DeepSeek-OCR WebUI: Batch OCR with Markdown Tables and Visual Bounding Boxes

11月1日 Published inText Tools

DeepSeek-OCR WebUI provides a streamlined, responsive interface for the DeepSeek-OCR model, optimized for high-speed text and table recognition. The tool returns extracted tables directly in Markdown format. It also features an interactive HTML overlay that shows exactly where text was detected on your image, complete with color-coded bounding boxes and real-time coordinates.

Users can upload images in batches and control recognition tasks using natural language prompts. You can choose from built-in presets, write custom instructions, or toggle between English and Chinese settings. The application can be hosted locally or deployed within a Docker container.

Batch Processing
Upload multiple images simultaneously for single-pass processing.
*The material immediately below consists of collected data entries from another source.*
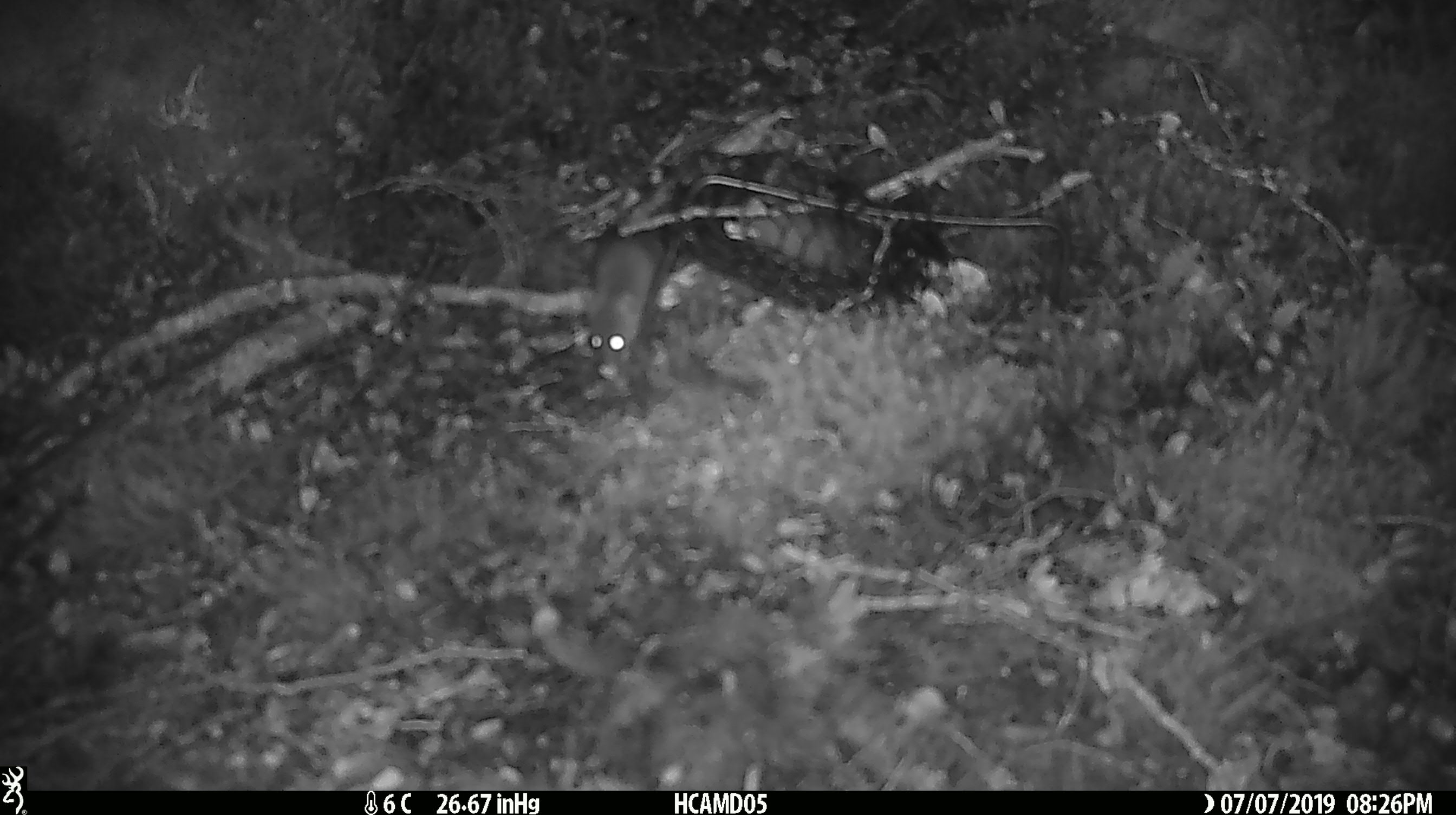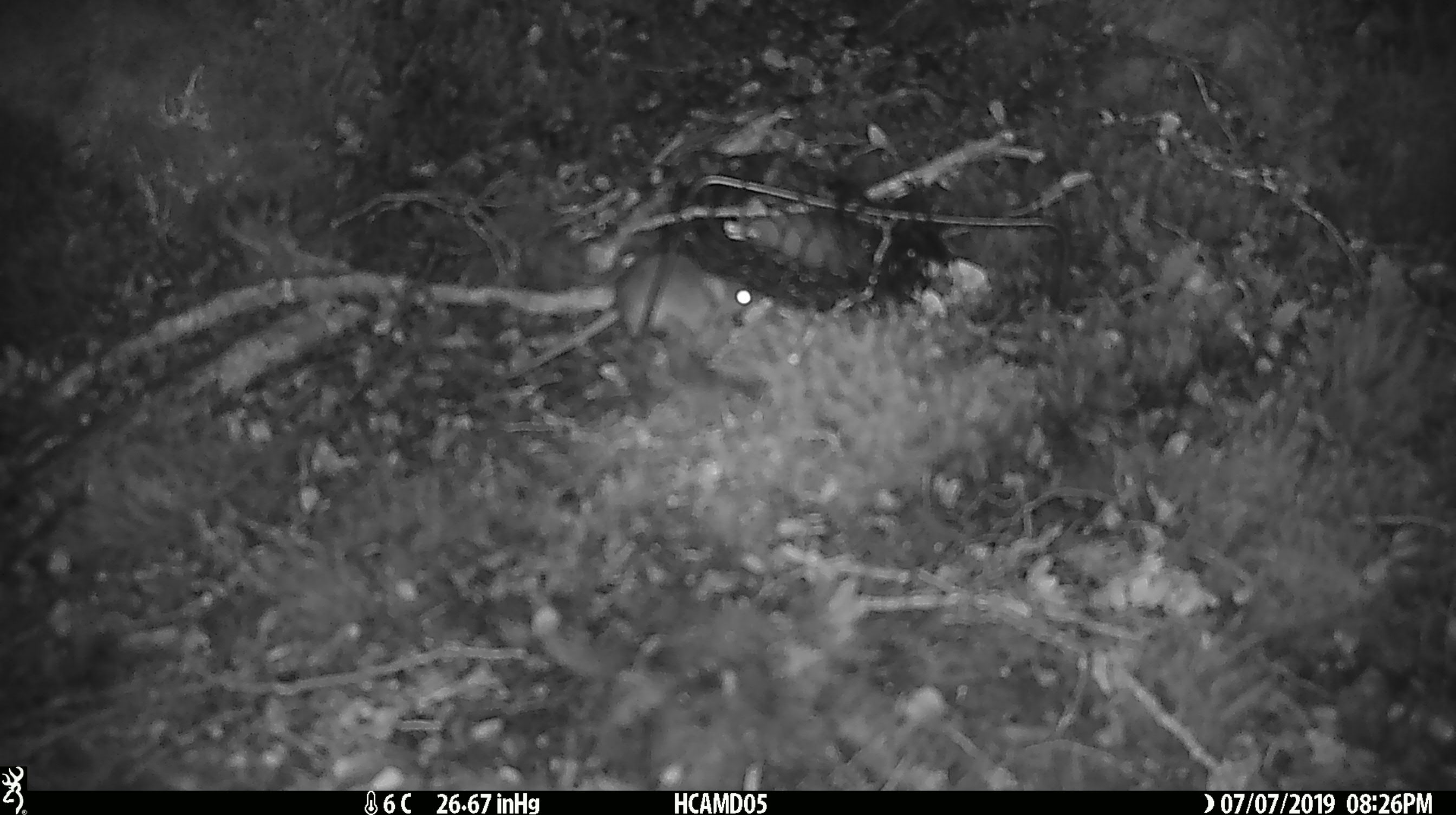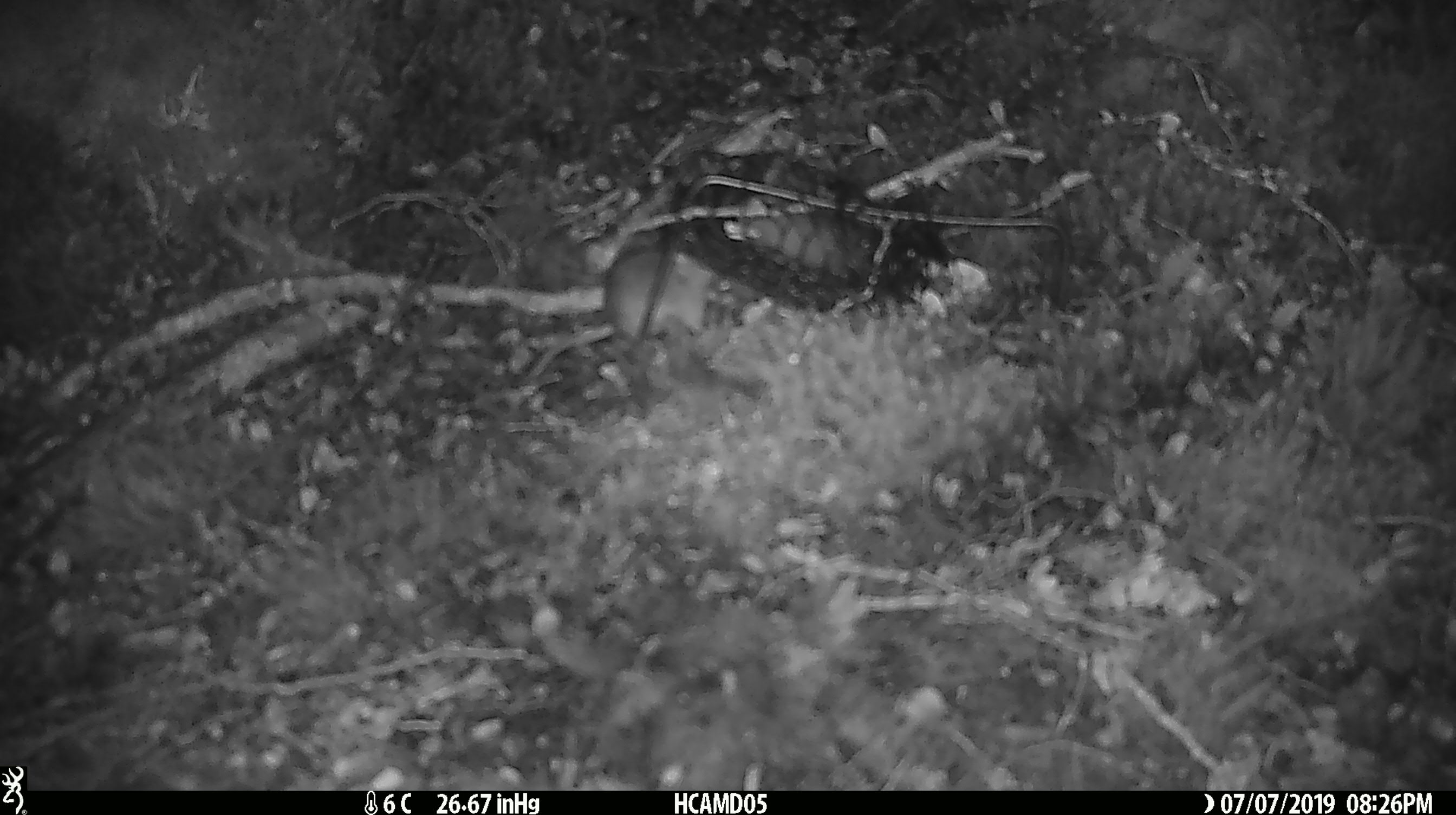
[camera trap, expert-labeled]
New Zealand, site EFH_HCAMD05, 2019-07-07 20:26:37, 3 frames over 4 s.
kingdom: Animalia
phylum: Chordata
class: Mammalia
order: Rodentia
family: Muridae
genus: Mus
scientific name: Mus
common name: mouse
The tool handles the entire queue automatically, so there is no need to process files one by one.

Preset Prompts
Common tasks such as general OCR, Markdown conversion, and table extraction are accessible via one-click presets, significantly reducing manual input.

Bilingual UI
The interface supports both English and Chinese, allowing you to switch languages instantly based on your preference.

Docker Support
Deploy the environment with a single command using Docker. This is ideal for server-side deployments or for those who want a quick, isolated setup for testing.

Live Progress Tracking
The UI provides real-time feedback on the processing status. A visual progress bar indicates exactly how far along the task is and how much time remains.

Table Rendering
Extracted tables are not just raw text; they are rendered as formatted Markdown tables directly within the output panel, making them ready for immediate copying or editing.

Visual Bounding Boxes
An integrated HTML annotation system highlights every detected text region. Each box is assigned a unique color, and coordinates are displayed in real time, allowing you to pinpoint the exact location of text within the original image.

Multiple Output Formats
Export your results as Markdown, HTML, or annotated images. You can select a single format or download all three versions at once.

Responsive Design
The layout is fully responsive, automatically adjusting for optimal use on desktops, tablets, or smartphones.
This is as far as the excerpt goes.